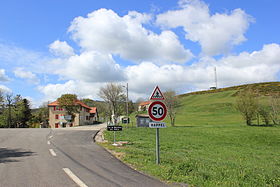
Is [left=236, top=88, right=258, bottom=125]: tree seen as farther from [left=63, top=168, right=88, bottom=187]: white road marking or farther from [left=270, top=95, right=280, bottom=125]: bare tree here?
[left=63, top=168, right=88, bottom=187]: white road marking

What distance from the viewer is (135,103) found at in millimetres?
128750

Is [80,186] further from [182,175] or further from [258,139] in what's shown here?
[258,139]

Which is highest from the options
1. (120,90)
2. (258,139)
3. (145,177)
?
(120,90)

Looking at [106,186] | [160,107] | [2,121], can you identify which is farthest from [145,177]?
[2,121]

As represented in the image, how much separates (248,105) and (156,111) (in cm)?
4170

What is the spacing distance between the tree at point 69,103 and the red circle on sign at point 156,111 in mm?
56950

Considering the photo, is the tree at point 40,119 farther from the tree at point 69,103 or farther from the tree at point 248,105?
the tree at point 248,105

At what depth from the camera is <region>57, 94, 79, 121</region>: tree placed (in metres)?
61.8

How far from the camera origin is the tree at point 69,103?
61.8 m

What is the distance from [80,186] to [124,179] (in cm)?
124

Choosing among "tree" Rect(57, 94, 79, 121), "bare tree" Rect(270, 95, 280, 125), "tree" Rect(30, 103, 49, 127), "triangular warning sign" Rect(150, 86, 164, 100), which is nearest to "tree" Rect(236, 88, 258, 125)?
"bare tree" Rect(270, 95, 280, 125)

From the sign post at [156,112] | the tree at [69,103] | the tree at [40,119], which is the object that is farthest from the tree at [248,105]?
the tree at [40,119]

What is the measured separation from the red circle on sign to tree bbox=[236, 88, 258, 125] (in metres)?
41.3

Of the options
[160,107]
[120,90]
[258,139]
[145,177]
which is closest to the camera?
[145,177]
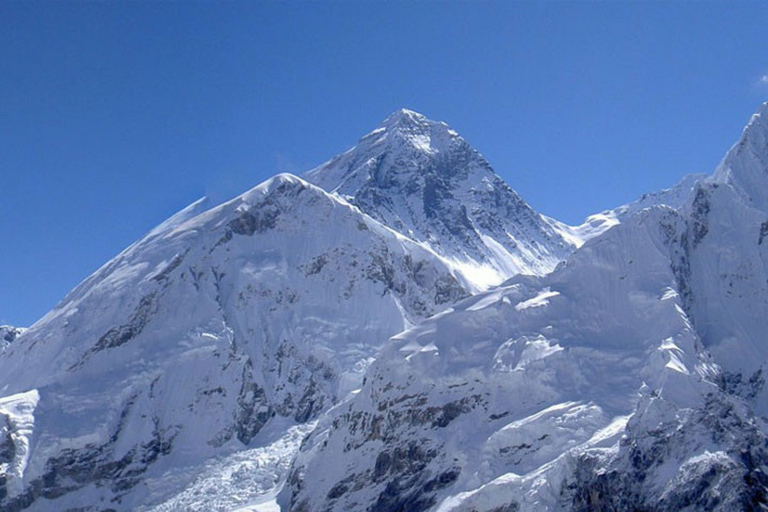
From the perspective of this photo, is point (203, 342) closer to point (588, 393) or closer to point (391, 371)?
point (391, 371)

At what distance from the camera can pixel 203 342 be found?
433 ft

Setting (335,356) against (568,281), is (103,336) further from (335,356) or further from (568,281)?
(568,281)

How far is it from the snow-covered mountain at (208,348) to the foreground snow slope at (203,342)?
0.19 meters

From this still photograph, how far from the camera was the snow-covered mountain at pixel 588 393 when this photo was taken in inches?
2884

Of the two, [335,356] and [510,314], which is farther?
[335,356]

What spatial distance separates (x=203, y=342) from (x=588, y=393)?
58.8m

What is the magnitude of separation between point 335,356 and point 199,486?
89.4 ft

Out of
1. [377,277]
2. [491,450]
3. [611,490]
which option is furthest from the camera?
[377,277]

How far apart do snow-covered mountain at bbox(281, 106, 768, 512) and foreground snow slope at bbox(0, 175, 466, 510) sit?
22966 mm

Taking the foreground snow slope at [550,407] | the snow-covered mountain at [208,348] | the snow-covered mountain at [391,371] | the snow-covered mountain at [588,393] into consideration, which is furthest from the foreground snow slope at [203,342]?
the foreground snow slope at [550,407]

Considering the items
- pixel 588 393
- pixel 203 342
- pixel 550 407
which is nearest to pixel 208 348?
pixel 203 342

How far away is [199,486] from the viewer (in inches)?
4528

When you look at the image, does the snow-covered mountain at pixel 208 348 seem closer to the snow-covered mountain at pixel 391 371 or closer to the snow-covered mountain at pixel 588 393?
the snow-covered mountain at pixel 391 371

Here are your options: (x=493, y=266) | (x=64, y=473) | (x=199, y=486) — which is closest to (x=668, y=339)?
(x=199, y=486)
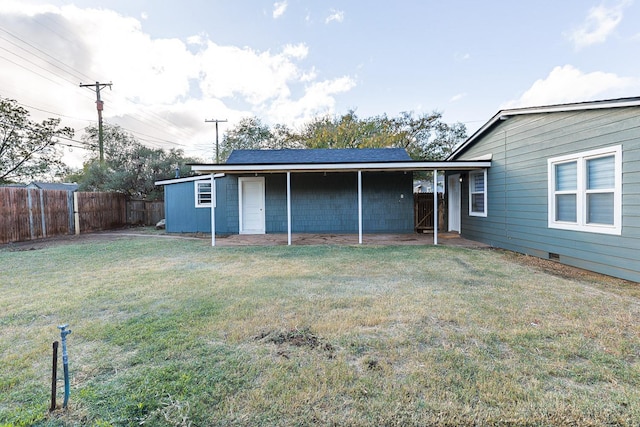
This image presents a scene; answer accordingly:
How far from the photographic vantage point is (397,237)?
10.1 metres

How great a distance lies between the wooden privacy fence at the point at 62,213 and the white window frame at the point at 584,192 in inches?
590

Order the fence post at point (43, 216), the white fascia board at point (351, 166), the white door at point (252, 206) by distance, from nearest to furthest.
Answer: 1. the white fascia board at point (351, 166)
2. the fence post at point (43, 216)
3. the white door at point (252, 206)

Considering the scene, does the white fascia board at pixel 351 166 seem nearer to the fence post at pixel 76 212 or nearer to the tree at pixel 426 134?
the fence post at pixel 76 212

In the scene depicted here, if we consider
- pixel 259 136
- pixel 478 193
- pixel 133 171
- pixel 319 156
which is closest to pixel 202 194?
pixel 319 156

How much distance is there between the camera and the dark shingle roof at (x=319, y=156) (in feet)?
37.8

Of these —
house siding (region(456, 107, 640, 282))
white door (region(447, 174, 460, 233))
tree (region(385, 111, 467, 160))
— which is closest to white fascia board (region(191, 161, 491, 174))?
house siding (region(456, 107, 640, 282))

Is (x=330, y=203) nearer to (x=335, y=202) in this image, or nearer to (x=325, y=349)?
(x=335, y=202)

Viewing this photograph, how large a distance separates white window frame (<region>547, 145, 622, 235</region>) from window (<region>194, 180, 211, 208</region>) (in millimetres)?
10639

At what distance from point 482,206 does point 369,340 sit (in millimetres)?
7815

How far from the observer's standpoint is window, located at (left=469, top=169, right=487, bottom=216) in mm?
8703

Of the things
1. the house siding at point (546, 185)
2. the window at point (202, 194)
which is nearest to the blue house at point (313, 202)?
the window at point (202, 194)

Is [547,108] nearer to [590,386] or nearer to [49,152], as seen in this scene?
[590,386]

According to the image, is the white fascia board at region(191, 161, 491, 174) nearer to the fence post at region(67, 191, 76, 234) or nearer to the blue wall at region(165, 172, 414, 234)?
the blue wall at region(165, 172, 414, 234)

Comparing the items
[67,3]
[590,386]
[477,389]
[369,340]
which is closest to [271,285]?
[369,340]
--
# [Work required]
Extract, exactly, the lines above that begin at the line containing "Viewing this photograph, how" and end at the final line of the records; add no other text.

# [Solution]
Viewing this photograph, how large a distance separates white window frame (<region>547, 145, 622, 235</region>) from window (<region>194, 180, 211, 208</region>) (in millimetres)?
10639

At what distance from point 482,206 does point 369,340 sit (in millimetres)?
7815

How far from the observer's standpoint is window, located at (left=469, top=169, right=487, bottom=216) in mm?
8703

Of the things
1. the house siding at point (546, 185)
2. the window at point (202, 194)
which is nearest to the blue house at point (313, 202)?
the window at point (202, 194)

Is [547,108] nearer to [590,386] or nearer to [49,152], as seen in this scene?
[590,386]

According to the image, is the white fascia board at region(191, 161, 491, 174) nearer to the fence post at region(67, 191, 76, 234) or nearer to the blue wall at region(165, 172, 414, 234)?
the blue wall at region(165, 172, 414, 234)

Comparing the items
[67,3]
[590,386]
[477,389]
[369,340]
which is closest to [271,285]?
[369,340]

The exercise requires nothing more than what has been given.